TOPEKA A lobbyist says he did a personal favor to aid the formation of a new group opposing a Kansas green-energy requirement for utilities, fueling criticism that a recent postcard campaign against the rule on behalf of seniors was actually orchestrated by the conservative billionaire Koch brothers' main political organization and the powerful Kansas Chamber of Commerce.
State Director Jeff Glendening said Wednesday that Americans for Prosperity, the anti-tax, small-government group backed by Charles and David Koch, had nothing to do with postcards sent out opposing the standards. But on Thursday, Glendening told The Wichita Eagle he forgot to mention that he helped link attorney W. Robert Alderson with Virginia Crossland-Macha, the founder of the Kansas Senior Consumer Alliance which sent the postcards.
Glendening said he was not acting in his official capacity as AFP's state leader.
"There's no formal connection between AFP and this group. There really isn't, other than yes, we agreed on the RPS (energy standards) issue. I don't know what other issues they're going to take up," Glendening said. "I've known Virginia for years and she simply asked about forming a group and I connected the two and that was it."
There's been no allegation that the group's formation violated lobbying or campaign finance rules, but questions have been raised about its origin and who was behind the postcard campaign.
A western Kansas legislator who supports the renewable standard accused the Kansas Senior Consumer Alliance of using scare tactics to influence older residents. Rep. Don Hineman, a Dighton Republican, also questioned the new group's independence.
"If it's truly a grassroots organization of senior citizens, where's the money coming from?" Hineman said. "It's not a cheap deal to produce all of those postcards and mail them throughout the state. That's a substantial undertaking."
The Kansas Chamber of Commerce and AFP deny collaborating with the postcards, though they share the same policy view as Crossland-Macha's organization.
The alliance sent mailers to residents in several House members' districts last week supporting repeal of the state's standards, which require utility companies to get 20 percent of their power from renewable sources by 2020. AFP and other groups tried unsuccessfully to convince legislators to repeal the standards before the 2014 session ended early on May 3.
Wind energy proponents say the RPS has helped produce jobs and investment in Kansas and that state studies show the requirement has had a minimal impact on electric rates.
Groups including the Kansas Chamber of Commerce, AFP and American Legislative Exchange Council, are pushing for repeal, saying the RPS produces an unfair advantage for wind energy companies and increases electric rates.
Renewable energy mandates have caused prices of energy to increase by .21 of a penny per killowatt-hour, according to 2014 Kansas Corporation Commission report, meaning the average Kansas household paid about $1.90 more a month because of the renewable portfolio standards.
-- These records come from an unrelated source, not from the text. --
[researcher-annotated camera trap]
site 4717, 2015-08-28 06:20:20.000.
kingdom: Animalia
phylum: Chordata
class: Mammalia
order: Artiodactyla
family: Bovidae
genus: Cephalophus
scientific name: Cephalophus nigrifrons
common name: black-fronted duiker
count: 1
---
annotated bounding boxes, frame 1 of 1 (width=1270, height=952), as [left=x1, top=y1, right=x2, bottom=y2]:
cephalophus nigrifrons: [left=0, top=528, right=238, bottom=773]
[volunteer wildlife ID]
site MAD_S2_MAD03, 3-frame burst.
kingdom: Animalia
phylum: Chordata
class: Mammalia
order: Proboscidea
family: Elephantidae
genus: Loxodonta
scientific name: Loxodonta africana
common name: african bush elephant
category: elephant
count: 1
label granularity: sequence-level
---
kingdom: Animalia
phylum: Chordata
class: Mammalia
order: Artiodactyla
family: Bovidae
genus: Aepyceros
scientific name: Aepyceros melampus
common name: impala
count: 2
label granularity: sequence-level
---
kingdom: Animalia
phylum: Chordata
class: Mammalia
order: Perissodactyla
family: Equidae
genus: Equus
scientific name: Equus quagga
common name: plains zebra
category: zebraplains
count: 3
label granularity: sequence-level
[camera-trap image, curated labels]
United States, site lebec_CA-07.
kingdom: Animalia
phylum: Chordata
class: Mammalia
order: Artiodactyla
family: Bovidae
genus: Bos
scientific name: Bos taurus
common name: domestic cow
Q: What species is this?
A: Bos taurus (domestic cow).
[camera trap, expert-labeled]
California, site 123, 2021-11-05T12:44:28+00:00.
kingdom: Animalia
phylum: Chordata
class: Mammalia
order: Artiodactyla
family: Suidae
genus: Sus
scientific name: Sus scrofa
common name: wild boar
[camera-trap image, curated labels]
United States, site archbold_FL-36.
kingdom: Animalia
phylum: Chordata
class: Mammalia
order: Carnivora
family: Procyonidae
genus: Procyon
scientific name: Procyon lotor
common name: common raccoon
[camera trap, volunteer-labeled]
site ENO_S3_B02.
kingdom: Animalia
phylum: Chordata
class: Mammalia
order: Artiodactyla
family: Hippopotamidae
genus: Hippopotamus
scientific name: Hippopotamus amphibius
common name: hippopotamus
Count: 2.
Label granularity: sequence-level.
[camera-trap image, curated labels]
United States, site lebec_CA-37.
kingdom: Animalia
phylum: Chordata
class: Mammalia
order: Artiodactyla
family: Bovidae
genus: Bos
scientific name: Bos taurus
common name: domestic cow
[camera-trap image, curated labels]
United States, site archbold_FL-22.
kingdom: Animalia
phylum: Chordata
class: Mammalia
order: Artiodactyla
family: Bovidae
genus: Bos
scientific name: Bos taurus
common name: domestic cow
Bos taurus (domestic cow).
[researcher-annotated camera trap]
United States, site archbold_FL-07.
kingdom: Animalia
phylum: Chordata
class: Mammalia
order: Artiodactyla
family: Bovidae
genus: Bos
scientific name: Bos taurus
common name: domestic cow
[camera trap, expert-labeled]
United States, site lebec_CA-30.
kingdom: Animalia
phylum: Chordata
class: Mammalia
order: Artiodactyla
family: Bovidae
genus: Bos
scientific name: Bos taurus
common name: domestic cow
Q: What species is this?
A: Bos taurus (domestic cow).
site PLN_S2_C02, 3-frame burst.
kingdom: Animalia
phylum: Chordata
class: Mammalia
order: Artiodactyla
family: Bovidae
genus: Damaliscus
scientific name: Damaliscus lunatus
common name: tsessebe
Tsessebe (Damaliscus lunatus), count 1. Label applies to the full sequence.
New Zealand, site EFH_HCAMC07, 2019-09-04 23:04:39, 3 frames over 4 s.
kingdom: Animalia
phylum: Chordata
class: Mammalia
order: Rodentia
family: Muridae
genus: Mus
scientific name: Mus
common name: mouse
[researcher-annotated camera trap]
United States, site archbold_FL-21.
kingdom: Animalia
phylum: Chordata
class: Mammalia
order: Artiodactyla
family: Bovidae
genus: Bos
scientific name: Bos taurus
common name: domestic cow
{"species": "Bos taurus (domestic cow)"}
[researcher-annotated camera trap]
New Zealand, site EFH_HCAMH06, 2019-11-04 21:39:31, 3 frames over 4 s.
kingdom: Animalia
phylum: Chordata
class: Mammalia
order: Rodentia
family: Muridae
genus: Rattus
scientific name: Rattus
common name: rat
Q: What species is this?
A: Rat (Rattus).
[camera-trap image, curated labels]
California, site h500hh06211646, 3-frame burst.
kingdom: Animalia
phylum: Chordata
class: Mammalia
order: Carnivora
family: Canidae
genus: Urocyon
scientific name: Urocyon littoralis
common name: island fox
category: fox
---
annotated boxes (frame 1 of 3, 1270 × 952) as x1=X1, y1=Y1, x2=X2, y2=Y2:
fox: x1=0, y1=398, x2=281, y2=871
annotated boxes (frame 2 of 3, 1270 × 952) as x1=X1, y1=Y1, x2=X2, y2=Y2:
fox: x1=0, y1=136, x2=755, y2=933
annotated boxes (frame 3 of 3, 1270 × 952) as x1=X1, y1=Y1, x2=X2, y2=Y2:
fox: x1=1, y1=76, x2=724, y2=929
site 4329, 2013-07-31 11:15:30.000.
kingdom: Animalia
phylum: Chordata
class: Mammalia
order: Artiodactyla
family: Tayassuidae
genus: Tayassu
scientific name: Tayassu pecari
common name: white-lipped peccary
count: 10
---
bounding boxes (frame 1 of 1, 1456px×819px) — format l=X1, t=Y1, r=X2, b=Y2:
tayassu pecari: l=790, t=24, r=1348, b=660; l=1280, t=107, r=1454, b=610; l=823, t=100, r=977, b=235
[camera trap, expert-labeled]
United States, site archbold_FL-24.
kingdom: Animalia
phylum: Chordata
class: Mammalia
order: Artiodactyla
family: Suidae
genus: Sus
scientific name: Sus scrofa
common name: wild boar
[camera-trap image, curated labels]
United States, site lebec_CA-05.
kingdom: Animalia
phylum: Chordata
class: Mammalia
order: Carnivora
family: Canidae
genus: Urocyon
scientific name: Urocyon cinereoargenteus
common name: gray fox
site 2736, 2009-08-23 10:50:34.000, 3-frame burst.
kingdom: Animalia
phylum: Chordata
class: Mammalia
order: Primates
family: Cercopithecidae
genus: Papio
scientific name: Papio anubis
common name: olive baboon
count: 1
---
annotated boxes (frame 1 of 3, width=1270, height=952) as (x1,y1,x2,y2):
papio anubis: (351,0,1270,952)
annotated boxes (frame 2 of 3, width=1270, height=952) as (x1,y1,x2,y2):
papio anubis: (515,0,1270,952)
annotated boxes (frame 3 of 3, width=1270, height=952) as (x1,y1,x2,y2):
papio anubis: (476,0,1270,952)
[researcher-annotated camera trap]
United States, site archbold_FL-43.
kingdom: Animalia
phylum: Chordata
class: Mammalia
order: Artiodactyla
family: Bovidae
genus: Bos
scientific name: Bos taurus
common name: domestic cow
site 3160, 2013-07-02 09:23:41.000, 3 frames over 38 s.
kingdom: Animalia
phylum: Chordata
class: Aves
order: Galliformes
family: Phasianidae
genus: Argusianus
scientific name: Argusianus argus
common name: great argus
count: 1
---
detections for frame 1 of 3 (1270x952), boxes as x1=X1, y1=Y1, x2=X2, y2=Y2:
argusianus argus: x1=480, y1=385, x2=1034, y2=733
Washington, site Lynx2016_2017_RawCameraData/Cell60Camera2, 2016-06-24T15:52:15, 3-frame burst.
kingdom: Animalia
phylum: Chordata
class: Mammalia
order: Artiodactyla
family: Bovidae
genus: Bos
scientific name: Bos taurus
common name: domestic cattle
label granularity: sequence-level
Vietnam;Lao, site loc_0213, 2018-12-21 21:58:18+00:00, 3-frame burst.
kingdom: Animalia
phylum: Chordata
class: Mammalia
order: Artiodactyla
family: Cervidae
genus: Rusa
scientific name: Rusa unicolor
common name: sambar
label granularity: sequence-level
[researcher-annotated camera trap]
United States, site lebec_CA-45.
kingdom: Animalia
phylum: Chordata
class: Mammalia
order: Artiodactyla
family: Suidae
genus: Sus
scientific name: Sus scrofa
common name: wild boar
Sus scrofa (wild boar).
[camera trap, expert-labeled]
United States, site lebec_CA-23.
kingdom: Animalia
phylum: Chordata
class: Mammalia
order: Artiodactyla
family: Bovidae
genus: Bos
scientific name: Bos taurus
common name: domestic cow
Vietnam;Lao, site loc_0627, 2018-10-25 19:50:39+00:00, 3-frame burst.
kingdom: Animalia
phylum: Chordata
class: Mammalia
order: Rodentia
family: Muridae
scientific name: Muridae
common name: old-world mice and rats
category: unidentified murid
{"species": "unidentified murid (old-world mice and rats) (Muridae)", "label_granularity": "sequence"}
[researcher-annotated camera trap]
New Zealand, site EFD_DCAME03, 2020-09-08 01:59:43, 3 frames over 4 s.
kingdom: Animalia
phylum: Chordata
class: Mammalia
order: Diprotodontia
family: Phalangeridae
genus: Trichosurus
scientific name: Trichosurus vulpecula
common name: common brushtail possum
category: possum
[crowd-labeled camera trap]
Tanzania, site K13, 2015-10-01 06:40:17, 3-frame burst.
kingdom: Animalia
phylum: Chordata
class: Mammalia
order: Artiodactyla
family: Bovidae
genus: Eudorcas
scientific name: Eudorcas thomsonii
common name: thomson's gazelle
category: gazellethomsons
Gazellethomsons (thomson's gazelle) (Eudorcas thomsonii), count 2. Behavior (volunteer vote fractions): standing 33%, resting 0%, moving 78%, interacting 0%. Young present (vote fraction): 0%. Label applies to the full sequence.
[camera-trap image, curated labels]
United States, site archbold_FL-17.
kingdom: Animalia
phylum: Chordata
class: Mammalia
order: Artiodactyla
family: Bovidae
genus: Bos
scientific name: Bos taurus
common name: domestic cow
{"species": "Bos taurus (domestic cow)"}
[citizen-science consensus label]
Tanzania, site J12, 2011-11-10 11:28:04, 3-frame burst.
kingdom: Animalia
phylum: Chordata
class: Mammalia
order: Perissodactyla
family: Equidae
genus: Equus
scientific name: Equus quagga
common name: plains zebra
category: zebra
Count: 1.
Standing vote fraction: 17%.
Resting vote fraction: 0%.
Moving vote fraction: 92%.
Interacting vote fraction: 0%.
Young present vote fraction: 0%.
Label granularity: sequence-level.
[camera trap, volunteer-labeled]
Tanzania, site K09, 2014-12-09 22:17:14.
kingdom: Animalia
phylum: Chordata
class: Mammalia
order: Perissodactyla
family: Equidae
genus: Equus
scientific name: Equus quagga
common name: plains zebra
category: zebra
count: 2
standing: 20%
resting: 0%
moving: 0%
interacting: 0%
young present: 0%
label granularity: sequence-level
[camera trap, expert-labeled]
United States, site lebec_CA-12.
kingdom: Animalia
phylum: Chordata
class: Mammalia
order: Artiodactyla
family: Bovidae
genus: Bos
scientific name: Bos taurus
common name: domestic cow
Kansas Senior Consumer Alliance said in the postcards that keeping the renewable standards would drive up electric rates for older residents. The address on the cards is that of Crossland-Macha, a conservative GOP activist from Iola. She is the sister of Ivan Crossland, the chairman of the Kansas Chamber of Commerce.
Alan Cobb, former state director of AFP in Kansas, is the lobbyist for Kansas Senior Consumer Alliance. Cobb and Crossland-Macha denied AFP had any ties to the legislative postcards.
Glendening said he was asked what the process was for organizing a group and suggested Alderson to help.
"It was a personal thing. It was not an AFP thing. She approached me, 'How do you this?'" Glendening said.
Attorney Alderson said that AFP wasn't behind the new group, but said he did help the group navigate the filings to become a registered entity.
"I drew up the papers and my office serves as the registered agent," Alderson said.